YOUR OBJECTIVE ▸
Two lines in the listing below mark the span: one contains "Delicious golden muffins" and one contains "Still life old". Reproduce both of them and everything between, exactly.

DATASET RECORDS ▸
*** Block opens ***

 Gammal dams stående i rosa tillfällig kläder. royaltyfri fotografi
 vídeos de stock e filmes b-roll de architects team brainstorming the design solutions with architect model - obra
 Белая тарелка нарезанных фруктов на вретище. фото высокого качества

*** Block closes ***
*** Block opens ***

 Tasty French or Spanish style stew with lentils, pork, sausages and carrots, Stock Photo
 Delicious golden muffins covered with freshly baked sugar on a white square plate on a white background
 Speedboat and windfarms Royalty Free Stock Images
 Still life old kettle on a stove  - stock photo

*** Block closes ***
*** Block opens ***

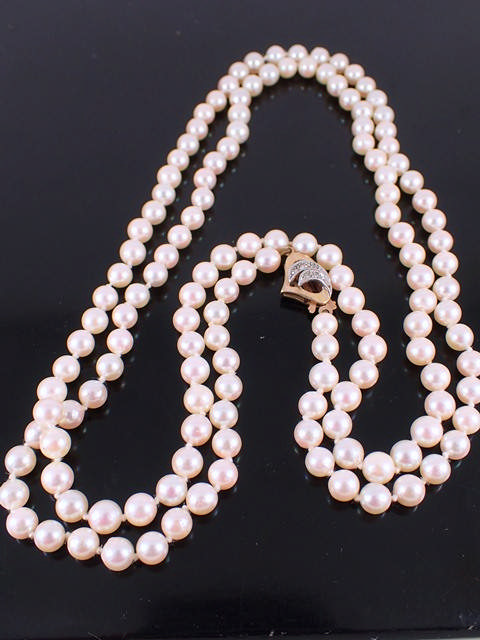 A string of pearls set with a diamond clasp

*** Block closes ***

ANSWER BOX ▸
 Delicious golden muffins covered with freshly baked sugar on a white square plate on a white background
 Speedboat and windfarms Royalty Free Stock Images
 Still life old kettle on a stove  - stock photo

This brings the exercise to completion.